__WHAT IS BEING ASKED__
How many lines in the entries below contain the string "jersey"? Matching is case-sensitive, and only the number should be given.

Dataset excerpt:
#####

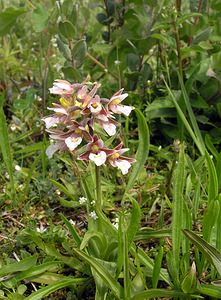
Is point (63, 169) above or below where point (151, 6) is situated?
below

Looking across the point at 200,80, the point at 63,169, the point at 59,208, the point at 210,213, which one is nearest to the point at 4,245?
the point at 59,208

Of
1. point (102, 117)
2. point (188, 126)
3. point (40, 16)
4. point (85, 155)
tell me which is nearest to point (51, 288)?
point (85, 155)

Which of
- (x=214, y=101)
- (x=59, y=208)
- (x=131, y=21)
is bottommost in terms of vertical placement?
(x=59, y=208)

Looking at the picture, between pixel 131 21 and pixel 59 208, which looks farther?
pixel 131 21

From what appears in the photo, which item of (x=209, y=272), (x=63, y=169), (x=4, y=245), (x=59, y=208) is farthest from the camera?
(x=63, y=169)

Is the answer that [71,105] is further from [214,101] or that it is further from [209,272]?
[214,101]

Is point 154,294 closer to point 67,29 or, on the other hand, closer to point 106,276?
point 106,276
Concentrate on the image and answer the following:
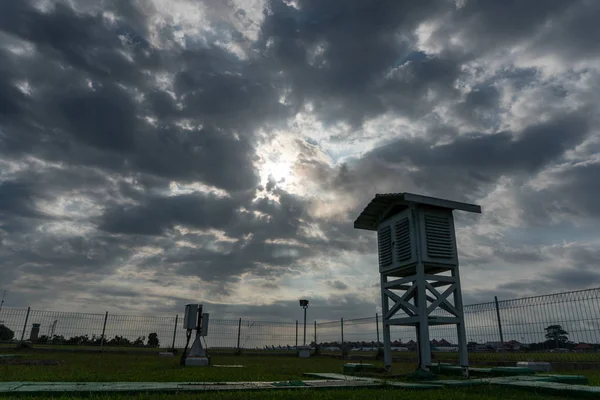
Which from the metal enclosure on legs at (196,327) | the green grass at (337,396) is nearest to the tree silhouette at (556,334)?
the green grass at (337,396)

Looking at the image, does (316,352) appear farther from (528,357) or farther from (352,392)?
(352,392)

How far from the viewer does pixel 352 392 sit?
6.15m

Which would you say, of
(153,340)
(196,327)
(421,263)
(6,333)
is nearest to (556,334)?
(421,263)

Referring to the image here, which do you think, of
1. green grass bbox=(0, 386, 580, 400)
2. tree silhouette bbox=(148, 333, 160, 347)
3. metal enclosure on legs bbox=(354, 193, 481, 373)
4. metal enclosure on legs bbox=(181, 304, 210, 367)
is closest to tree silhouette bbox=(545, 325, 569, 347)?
metal enclosure on legs bbox=(354, 193, 481, 373)

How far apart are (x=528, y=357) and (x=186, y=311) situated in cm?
1305

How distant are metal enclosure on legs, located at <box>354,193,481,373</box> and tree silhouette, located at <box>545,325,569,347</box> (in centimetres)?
297

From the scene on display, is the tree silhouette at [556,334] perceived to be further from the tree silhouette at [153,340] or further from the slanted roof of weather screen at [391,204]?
the tree silhouette at [153,340]

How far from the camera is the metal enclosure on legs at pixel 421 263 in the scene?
1180 cm

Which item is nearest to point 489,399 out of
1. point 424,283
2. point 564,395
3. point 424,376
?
point 564,395

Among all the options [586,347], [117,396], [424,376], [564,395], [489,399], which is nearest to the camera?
[117,396]

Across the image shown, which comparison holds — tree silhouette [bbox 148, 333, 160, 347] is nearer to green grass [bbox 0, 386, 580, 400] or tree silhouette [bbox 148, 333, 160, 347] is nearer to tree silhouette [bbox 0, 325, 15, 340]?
tree silhouette [bbox 0, 325, 15, 340]

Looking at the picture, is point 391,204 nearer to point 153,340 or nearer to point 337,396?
point 337,396

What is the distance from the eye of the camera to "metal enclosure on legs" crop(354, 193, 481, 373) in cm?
1180

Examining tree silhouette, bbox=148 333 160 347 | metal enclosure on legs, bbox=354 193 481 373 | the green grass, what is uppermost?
metal enclosure on legs, bbox=354 193 481 373
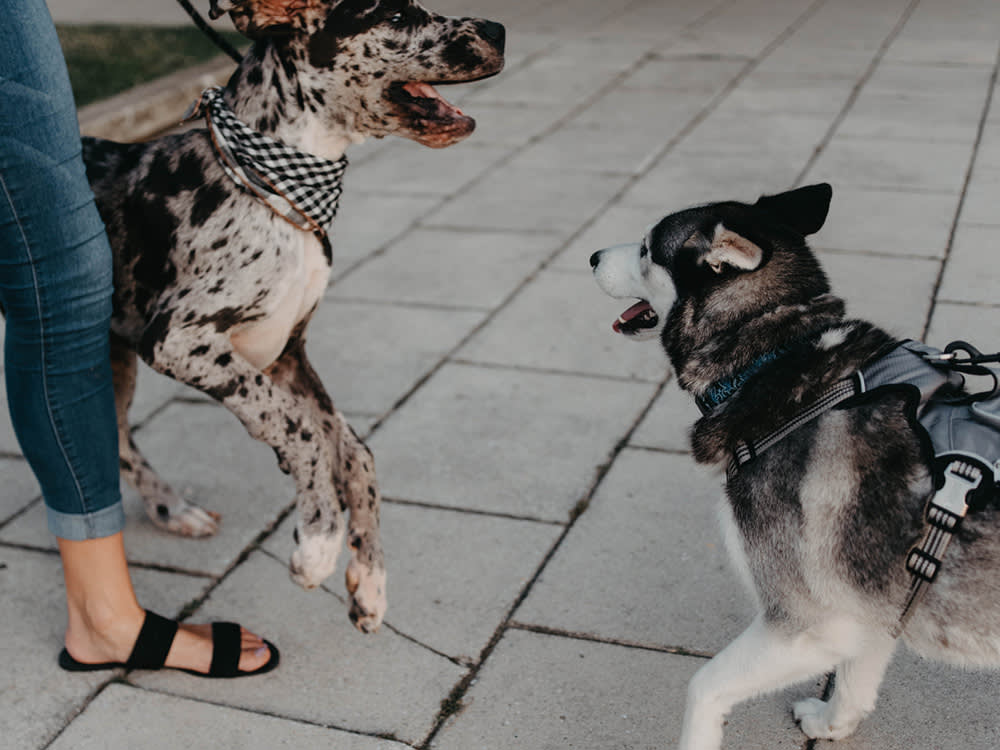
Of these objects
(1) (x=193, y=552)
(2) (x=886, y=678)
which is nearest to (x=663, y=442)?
(2) (x=886, y=678)

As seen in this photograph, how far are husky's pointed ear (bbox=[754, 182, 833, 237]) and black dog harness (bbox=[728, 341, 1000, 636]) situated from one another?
394 mm

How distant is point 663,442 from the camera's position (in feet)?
14.3

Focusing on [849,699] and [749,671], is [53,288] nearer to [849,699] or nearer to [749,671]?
[749,671]

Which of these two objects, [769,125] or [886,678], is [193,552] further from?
[769,125]

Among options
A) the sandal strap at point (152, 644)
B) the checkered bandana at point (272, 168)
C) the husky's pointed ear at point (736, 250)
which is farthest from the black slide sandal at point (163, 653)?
the husky's pointed ear at point (736, 250)

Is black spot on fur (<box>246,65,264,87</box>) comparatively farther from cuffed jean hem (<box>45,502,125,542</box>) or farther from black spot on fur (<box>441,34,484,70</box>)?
cuffed jean hem (<box>45,502,125,542</box>)

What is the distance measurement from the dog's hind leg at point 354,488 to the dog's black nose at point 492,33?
Result: 1.03m

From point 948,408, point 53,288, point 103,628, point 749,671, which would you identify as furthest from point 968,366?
point 103,628

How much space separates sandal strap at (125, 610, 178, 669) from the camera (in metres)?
Result: 3.22

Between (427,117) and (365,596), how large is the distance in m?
1.34

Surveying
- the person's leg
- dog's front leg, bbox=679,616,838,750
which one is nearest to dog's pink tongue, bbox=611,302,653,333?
dog's front leg, bbox=679,616,838,750

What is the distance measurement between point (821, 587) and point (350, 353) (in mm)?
3125

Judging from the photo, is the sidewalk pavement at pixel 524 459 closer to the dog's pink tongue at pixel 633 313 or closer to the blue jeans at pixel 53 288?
the blue jeans at pixel 53 288

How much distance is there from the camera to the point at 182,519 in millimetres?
3939
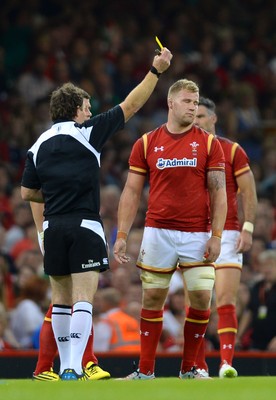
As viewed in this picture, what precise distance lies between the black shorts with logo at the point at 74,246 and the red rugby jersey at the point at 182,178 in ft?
1.91

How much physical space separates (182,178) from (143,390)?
210 cm

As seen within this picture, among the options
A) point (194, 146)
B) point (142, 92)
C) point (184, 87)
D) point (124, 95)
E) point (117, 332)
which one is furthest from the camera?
point (124, 95)

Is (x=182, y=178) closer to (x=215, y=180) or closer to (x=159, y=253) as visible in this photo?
(x=215, y=180)

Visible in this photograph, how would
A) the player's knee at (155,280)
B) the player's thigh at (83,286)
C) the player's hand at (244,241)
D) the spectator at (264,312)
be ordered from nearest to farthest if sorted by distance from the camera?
the player's thigh at (83,286)
the player's knee at (155,280)
the player's hand at (244,241)
the spectator at (264,312)

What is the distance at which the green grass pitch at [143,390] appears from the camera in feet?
26.8

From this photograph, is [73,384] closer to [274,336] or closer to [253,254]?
[274,336]

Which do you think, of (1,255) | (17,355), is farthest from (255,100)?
(17,355)

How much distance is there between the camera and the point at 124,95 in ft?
66.0

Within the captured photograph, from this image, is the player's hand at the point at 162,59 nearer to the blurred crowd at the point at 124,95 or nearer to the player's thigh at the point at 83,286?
the player's thigh at the point at 83,286

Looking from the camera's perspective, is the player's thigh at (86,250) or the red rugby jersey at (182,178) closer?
the player's thigh at (86,250)

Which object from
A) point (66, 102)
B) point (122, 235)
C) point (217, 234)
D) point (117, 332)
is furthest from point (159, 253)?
point (117, 332)

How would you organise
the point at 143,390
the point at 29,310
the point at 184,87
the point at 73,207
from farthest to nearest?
the point at 29,310
the point at 184,87
the point at 73,207
the point at 143,390

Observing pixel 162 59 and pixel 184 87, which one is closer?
pixel 162 59

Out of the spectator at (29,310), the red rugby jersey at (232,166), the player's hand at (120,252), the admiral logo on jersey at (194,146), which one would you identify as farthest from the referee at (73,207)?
the spectator at (29,310)
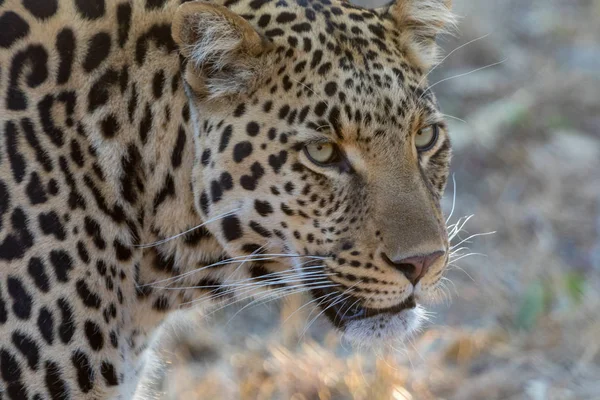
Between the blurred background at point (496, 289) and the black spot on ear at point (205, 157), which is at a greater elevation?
the black spot on ear at point (205, 157)

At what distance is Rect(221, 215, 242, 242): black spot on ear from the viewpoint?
15.1 feet

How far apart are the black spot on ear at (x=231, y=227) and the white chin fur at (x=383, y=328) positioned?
68 cm

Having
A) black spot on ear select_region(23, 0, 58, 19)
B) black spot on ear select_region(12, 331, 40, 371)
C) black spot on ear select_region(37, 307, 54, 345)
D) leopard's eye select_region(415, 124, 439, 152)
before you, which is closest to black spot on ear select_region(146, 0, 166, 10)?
black spot on ear select_region(23, 0, 58, 19)

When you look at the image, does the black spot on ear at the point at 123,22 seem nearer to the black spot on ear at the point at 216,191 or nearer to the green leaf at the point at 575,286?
the black spot on ear at the point at 216,191

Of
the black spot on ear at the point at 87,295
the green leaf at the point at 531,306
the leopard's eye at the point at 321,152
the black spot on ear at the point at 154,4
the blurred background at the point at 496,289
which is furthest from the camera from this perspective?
the green leaf at the point at 531,306

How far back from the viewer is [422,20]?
5027 mm

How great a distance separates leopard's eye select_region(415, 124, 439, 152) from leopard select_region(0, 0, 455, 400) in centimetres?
6

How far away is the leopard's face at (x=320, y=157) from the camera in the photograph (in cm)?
448

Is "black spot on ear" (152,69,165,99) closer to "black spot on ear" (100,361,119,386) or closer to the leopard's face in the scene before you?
the leopard's face

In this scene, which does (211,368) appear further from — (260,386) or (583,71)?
(583,71)

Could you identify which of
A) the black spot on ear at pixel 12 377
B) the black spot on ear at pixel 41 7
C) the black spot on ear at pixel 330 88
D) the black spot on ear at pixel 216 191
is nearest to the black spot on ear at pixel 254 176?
the black spot on ear at pixel 216 191

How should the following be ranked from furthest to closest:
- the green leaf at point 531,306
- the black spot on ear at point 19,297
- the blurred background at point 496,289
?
the green leaf at point 531,306 → the blurred background at point 496,289 → the black spot on ear at point 19,297

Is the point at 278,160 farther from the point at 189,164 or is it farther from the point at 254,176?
the point at 189,164

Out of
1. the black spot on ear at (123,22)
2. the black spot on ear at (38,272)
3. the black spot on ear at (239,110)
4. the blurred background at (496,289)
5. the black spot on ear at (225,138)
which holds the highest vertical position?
the black spot on ear at (123,22)
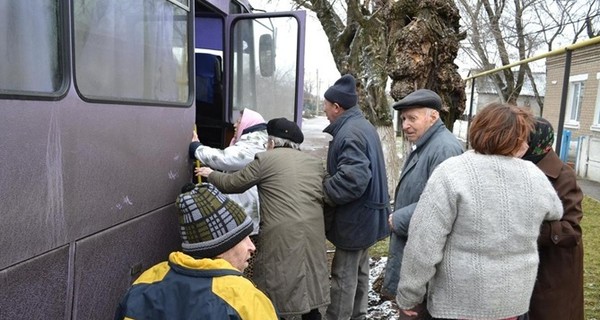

#####

__ANSWER TO THIS TASK__
3